Fresque après fresque, le boulevard Vincent Auriol est devenu un lieu touristique à part dans la capitale. Quel regard portes-tu là-dessus ?

Ce que je fais là-bas, c’est mon travail de galeriste. Au lieu de mettre des œuvres entre 4 murs, on peint des immeubles. C’est une galerie de 2/3 km de long où il n’y a rien à acheter – le marché se cale ensuite sur les artistes et leur travail sous d’autres formats. Ainsi on expose cet art sans le dénaturer. Et on peut bâtir les projets les plus beaux et les plus fous. On imagine le musée de demain. Et on veut en faire la démonstration au monde entier. Si Paris arrive à faire cela, cela sera recopié partout. C’est bien que ça sorte d’ici et pas d’ailleurs. Aujourd’hui, les gens ont compris que c’était positif pour le bien commun. Le maire, Jérôme Coumet, les bailleurs sociaux et les habitants sont de précieux soutiens. Les gens défendent leurs œuvres. Ils en sont fiers. Il y a des groupes de touristes qui viennent, qui s’installent, cela fait tourner les commerces. D’un quartier dortoir, on est passé à un lieu culturel. Cela change la vision du 13e.

 

Si tu devais faire l’école buissonnière, où irais-tu ?
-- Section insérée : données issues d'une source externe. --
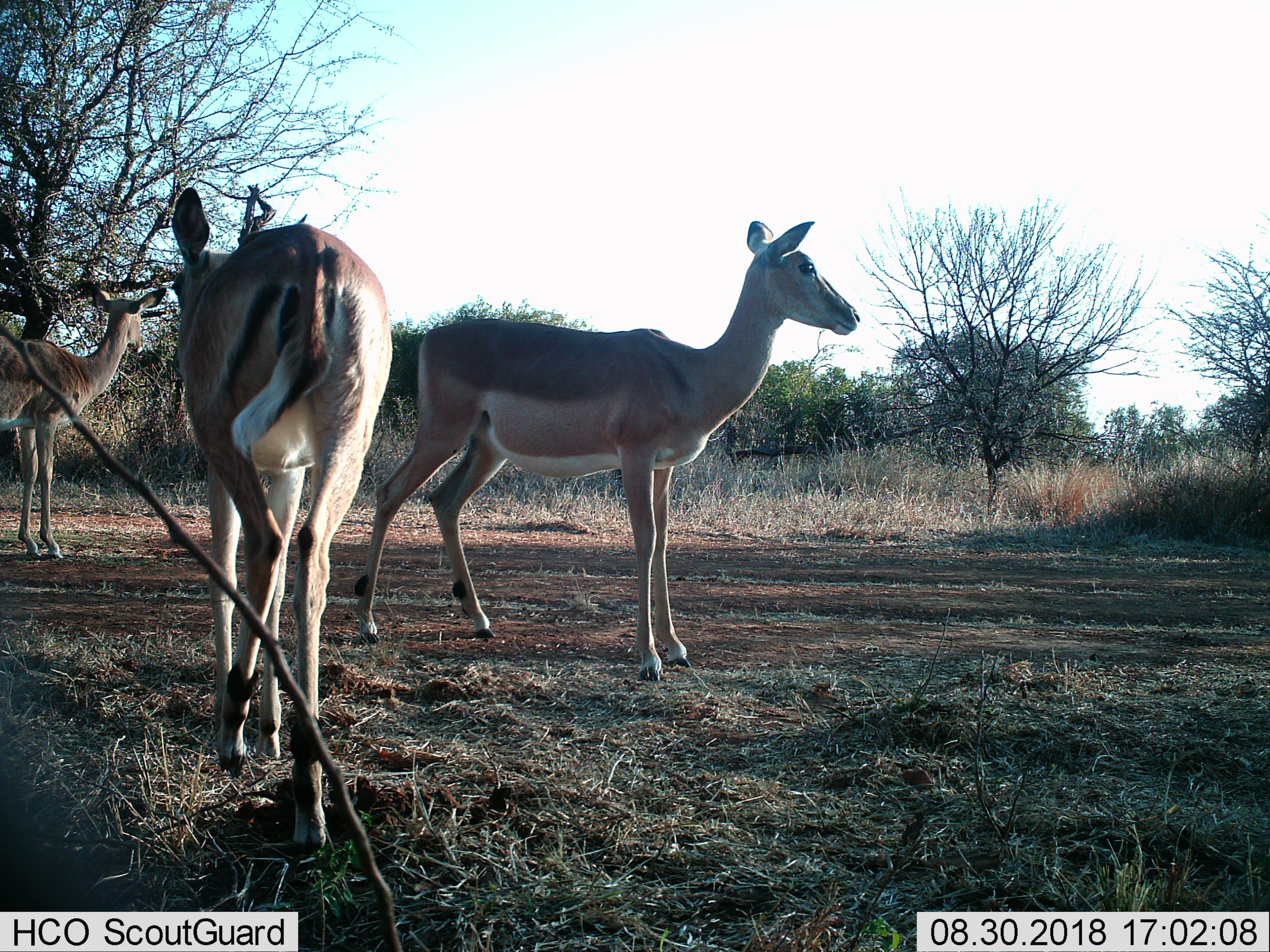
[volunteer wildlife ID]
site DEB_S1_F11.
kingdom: Animalia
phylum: Chordata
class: Mammalia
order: Artiodactyla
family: Bovidae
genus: Aepyceros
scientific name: Aepyceros melampus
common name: impala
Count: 3.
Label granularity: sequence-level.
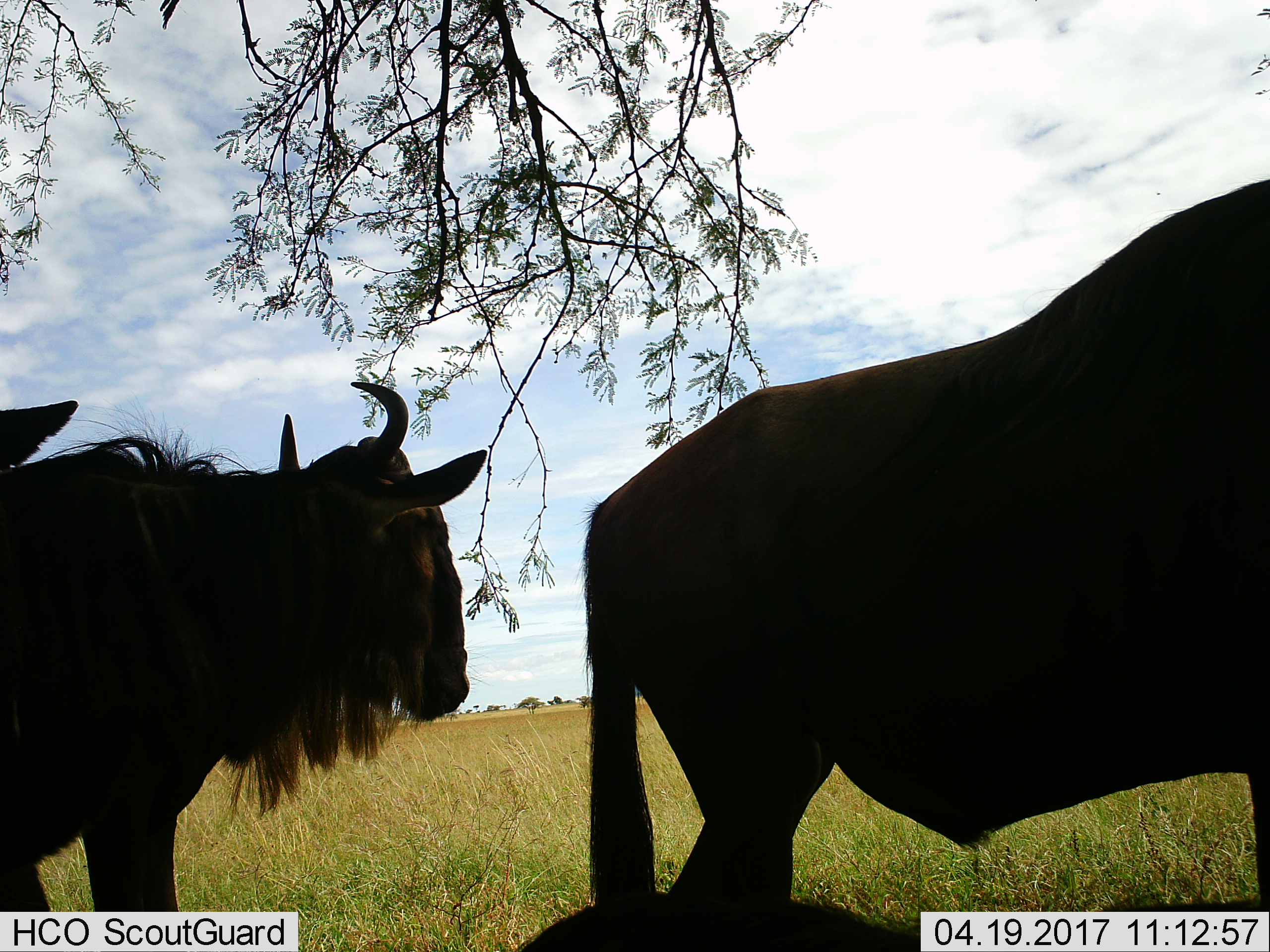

Je n’ai aucune envie de la faire. Mon travail au quotidien est déjà tellement une école buissonnière. Aucune raison de fuir. Quand je sors de la galerie, c’est pour continuer à travailler. On va ailleurs et on revient toujours à nos bases. Après, j’ai bien un petit coin secret où j’aime aller, sur le boulevard Vincent Auriol justement. Sur un toit… J’y ai une vue sur tout ce que l’on a fait jusque là. J’y vois les murs à conquérir, je prends de la hauteur sur notre travail.

 

Comment ton trajet quotidien s’inscrit-il dans le trajet de ta vie ?

Je me projette peu. C’est l’instant qui me plaît. Tant que les choses avancent, tant que ça a du sens, je suis heureux. Le partage est quelque chose de très important pour moi. Tout ça est une belle aventure. On chemine avec ce mouvement et on veut le partager avec le plus grand nombre. Et plus il y a du monde, plus ce mouvement prend de l’importance et saute aux yeux des gens. Je pense être quelqu’un de fédérateur, qui embarque plein de monde dans une cause commune. Et celle-ci profite à tout le monde : les artistes, les passionnés, le public en général. Plus on est nombreux, plus on s’amuse.